Dans cet Entre-deux-Mers, qui évoque la marée ne peut que penser au Mascaret, ce sublime phénomène naturel qui surprend, émeut celui qui le voit et l’entend pour la première fois et laisse un souvenir inoubliable, sans cesse renouvelé chaque année . Il est plus particulièrement observable et spectaculaire au moment des grandes marées de septembre.
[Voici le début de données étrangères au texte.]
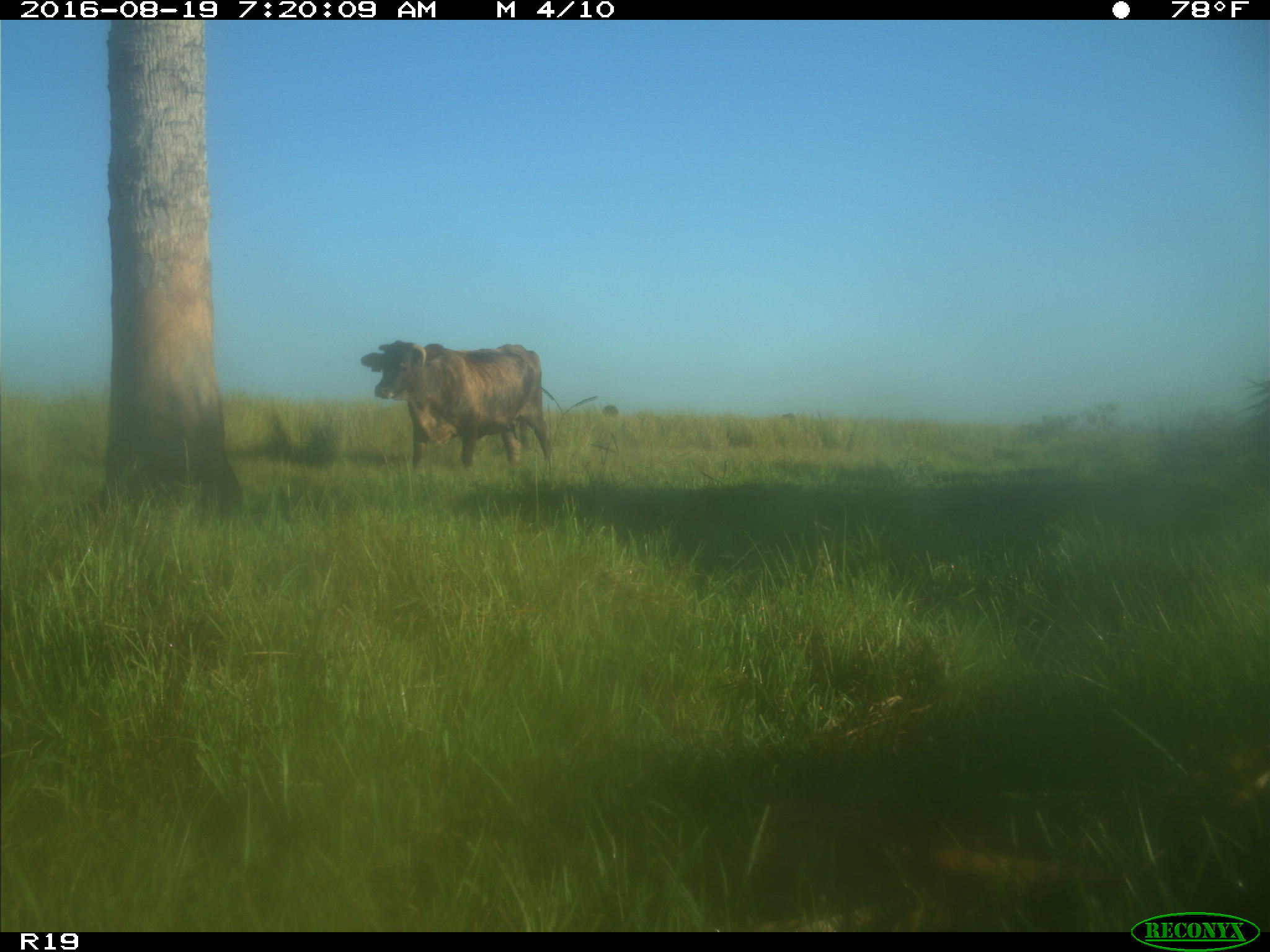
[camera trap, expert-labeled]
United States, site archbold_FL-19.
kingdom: Animalia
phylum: Chordata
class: Mammalia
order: Artiodactyla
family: Bovidae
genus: Bos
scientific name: Bos taurus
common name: domestic cow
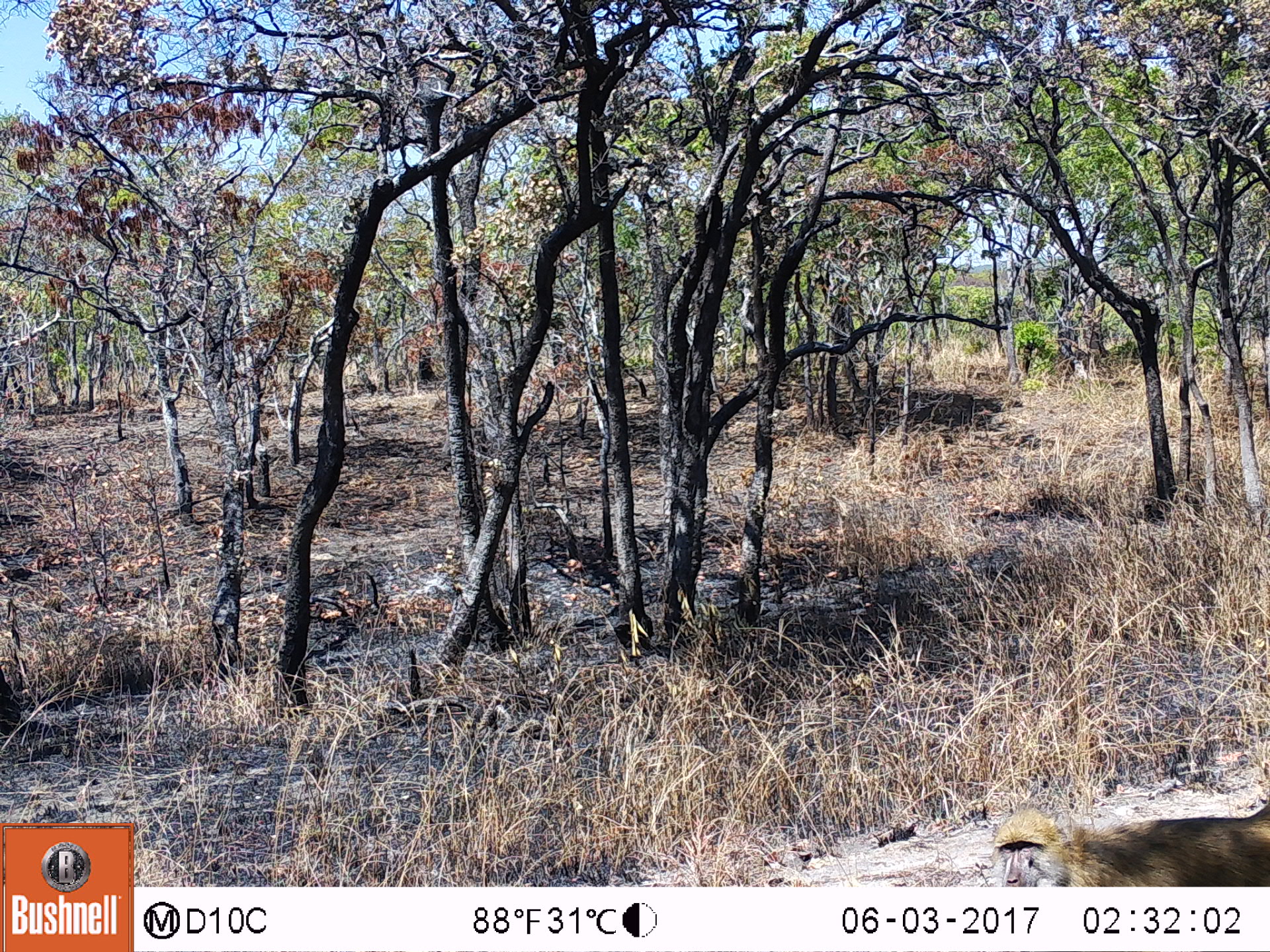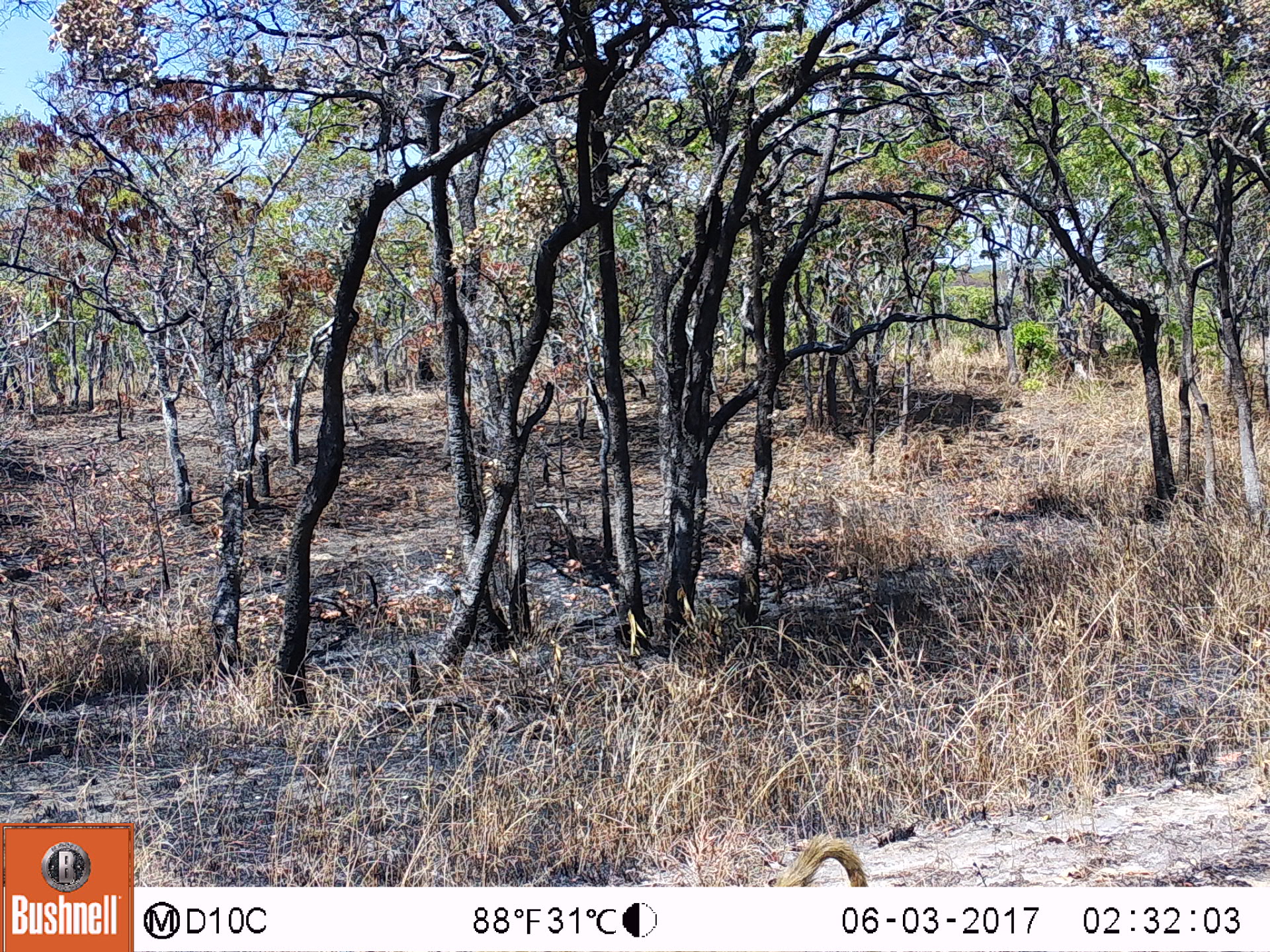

Qu’est ce que le mascaret ?

Il n’existe à travers le monde que 80 sites à mascaret car il faut certaines conditions geo-morphologiques pour que le phénomène puisse exister. « …Parmi les plus connus et les plus impressionnants, on trouve le Pororoca sur l’Amazone au Brésil, le Dragon Noir sur le fleuve Qian Tang en Chine .L’Europe possède une quinzaine de sites à mascaret en Angleterre et en France, en Aquitaine et en Normandie… » Les mascarets français n’ont pas de dénomination propre ils sont tous désignés par le nom générique de mascaret, « mot gascon, signifiant bœuf tacheté, évoquant la métaphore d’un animal bondissant. Bien qu’ayant un nom gascon, les mascarets d’Aquitaine ont été très peu étudiés. La référence historique la plus ancienne remonte au IVè siècle, avec un texte de Sidoine Apollinaire (430-486), évêque de Clermont-Ferrand, qui décrit le phénomène de la marée et du mascaret au niveau du Bec d’Ambès. L’Agenais Palissy (1510-1590) propose une théorie sur la formation du mascaret, qui nous apparaît maintenant fantaisiste, en attribuant la formation du mascaret à des masses d’air emprisonnées dans le sol et qui ressortent en faisant gonfler le niveau de l’eau. Ces deux références historiques ne parlent que de la Dordogne, certainement parce que ce mascaret ne remontait pas, alors, en amont de Bordeaux

La première explication moderne est réalisée par Brémontier (1738-1809) ingénieur des Ponts et Chaussées qui entre 1770 et 1780 a réalisé, en Aquitaine, de nombreuses études concernant les ports et l’aménagement des dunes. Il explique que le mascaret est produit par le déferlement de la marée. Il y aura par la suite une littérature abondante, en particulier sur le mascaret de la Seine qui a donné lieu à de nombreuses publications jusqu’à sa disparition en 1963. Avant les travaux d’endiguement qui l’ont fait disparaître, ce mascaret atteignait une hauteur de 2m50. En 1951, Destriau a établi une carte détaillée des zones à mascarets sur la Dordogne à partir d’observations et de mesures photographiques. Il a aussi tenté d’expliquer le phénomène d’amplification du mascaret 1 à  2 jours après les grandes marées. Plus récemment en 1990, quelques mesures ont été effectuées par le laboratoire EPOC sur la Dordogne… »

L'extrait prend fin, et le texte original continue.